BRANO SCELTO —
- - - - - - -
Le pur ottime performance di Viggo Mortensen e Mahershala Ali (quest’ultimo premiato con l’Oscar per il Miglior Attore non protagonista) non riescono a risollevare l’ideologia edulcorata del film, troppi i cliché e gli stereotipi, scrive Chang, a cui Green Book attinge a piene mani.

Il vero problema del film, aggiunge il critico è “una sinfonia di bugie, e “l’accuratezza storica è certamente solo uno dei criteri con cui giudicare un film distinguendolo dagli eventi reali. Nella sua visione unilaterale e nella scelta presuntuosa di filtrare il punto di vista del dottor Shirley attraverso quello di Vallelonga, il film dimostra la sua malafede e incarna il punto di vista della supremazia bianca che all’apparenza cerca di contrastare”.
- - - - - - -
PROBLEMA BREVE A — Riporta ogni riga dei record che contiene la stringa "instances".
Il brano e i record non hanno alcun legame tra loro.

RECORD DA ELABORARE —
- - - - - - -
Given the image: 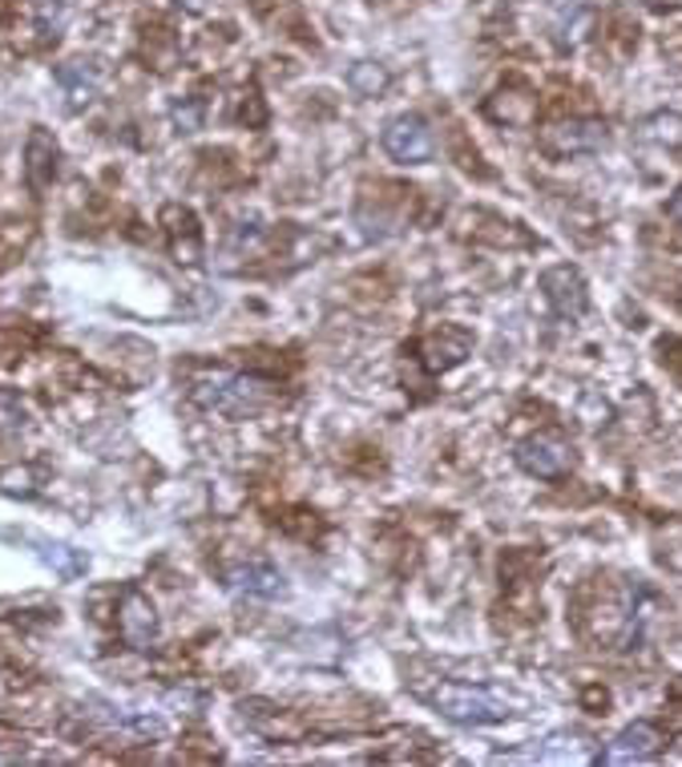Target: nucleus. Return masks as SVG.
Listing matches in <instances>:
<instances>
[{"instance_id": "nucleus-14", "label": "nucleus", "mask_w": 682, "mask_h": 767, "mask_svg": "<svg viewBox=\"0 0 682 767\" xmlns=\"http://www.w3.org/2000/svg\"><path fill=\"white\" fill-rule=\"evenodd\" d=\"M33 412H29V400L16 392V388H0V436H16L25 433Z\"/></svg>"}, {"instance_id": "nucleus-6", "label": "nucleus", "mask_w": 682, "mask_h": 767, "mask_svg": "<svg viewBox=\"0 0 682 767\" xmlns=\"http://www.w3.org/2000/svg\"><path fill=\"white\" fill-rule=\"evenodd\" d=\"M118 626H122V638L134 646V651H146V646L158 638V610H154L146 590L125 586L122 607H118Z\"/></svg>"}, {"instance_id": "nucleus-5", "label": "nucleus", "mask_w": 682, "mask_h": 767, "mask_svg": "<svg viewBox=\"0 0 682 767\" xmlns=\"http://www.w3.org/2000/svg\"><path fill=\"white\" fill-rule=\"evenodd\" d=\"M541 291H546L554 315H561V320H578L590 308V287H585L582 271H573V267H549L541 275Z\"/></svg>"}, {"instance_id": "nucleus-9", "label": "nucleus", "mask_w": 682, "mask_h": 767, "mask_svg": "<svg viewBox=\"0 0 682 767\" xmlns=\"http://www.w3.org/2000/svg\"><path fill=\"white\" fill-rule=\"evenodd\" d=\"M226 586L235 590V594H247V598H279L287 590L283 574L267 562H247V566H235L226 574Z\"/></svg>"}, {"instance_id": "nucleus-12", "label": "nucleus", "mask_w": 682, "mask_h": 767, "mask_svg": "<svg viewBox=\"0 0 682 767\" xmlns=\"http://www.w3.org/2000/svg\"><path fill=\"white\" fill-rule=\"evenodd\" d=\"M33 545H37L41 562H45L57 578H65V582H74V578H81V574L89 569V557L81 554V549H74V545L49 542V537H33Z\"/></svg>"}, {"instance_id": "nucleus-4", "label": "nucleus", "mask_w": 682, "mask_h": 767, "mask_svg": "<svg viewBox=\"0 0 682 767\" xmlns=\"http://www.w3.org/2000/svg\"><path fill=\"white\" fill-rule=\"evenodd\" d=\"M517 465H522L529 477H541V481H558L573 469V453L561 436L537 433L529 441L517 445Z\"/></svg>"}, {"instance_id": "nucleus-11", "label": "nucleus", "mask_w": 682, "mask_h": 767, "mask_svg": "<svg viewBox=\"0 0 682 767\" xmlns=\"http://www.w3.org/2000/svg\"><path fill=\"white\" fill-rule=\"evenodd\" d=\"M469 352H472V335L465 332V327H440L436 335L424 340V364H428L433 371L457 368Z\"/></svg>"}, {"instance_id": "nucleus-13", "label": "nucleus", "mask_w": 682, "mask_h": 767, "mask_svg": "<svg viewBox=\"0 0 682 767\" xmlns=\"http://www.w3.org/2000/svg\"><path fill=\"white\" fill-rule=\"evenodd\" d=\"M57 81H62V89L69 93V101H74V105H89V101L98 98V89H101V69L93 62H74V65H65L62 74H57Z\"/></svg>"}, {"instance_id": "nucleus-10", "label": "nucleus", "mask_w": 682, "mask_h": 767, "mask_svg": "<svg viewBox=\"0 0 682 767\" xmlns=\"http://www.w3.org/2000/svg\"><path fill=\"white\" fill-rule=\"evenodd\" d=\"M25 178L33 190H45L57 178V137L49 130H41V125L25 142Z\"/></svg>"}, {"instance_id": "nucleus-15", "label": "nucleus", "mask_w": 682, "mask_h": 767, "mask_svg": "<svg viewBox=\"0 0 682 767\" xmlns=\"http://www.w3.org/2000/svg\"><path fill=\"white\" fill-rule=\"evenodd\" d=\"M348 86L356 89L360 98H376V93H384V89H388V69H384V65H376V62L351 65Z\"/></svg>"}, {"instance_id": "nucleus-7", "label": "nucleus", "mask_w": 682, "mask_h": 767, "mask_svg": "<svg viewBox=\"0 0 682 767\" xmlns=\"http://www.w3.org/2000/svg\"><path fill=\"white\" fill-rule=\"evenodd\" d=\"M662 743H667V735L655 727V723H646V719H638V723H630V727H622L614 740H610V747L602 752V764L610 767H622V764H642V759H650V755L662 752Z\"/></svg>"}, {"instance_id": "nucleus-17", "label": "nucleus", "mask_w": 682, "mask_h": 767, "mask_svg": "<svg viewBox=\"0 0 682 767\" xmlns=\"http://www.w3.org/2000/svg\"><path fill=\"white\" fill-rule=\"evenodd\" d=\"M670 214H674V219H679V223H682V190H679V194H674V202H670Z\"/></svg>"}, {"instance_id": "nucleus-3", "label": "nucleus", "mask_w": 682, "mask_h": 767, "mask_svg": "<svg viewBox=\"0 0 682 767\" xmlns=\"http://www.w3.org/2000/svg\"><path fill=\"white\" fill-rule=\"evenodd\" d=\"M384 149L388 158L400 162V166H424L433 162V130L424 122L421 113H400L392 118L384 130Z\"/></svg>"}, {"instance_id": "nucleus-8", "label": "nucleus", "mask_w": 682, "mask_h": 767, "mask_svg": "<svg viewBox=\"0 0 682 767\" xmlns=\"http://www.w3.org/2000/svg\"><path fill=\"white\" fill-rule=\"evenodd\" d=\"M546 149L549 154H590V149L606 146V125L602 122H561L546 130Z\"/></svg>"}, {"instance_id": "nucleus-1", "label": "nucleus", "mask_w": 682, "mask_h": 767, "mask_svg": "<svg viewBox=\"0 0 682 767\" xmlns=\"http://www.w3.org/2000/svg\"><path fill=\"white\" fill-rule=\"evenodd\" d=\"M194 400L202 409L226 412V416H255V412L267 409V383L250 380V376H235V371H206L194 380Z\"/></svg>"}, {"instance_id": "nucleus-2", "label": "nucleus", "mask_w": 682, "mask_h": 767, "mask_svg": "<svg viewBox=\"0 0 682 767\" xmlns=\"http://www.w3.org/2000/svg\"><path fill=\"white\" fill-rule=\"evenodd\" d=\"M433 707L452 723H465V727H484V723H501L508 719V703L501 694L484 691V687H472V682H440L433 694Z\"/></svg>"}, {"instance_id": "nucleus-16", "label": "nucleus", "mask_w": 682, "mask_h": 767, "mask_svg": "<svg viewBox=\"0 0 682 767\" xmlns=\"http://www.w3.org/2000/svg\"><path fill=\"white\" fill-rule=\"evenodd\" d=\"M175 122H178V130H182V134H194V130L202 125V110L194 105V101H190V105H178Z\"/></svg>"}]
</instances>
- - - - - - -
PROBLEMA BREVE B — Per favore, estendi il brano sulla critica al film Green Book, proseguendo dopo la sua ultima frase.

RISULTATO FINALE A —
Listing matches in <instances>:
<instances>
</instances>

RISULTATO FINALE B —
Ma Chang specifica che “una cosa è apprezzare il film, un’altra è premiarlo come miglior film rispetto alle tante alternative presenti all’Oscar a partire dal duro e provocatorio BlacKkKlansman che ha ricevuto le nomination a miglior film e regia, ma alla fine è stato sconfitto”.

Per quanto riguarda la “sinfonia di bugie”, il fratello superstite del dottor Shirley, Maurice, 82 anni, e la moglie Patricia, 79 anni, nonché la nipote Karole, 47, hanno messo in dubbio che Nick, figlio di Tony Vallelonga che ha scritto la sceneggiatura di Green Book, sapesse qualcosa dei genitori o dei molti altri sopravvissuti, sostengono che il dottor Shirley morto nel 2013, non fosse un alcolista. 

E aggiunto: “E’ stata presentata come una commovente amicizia, nel film Vallelonga passa dall’essere un razzista odioso alla tolleranza per un uomo di colore. Finché si premiano film di questo tipo non cambierà nulla”.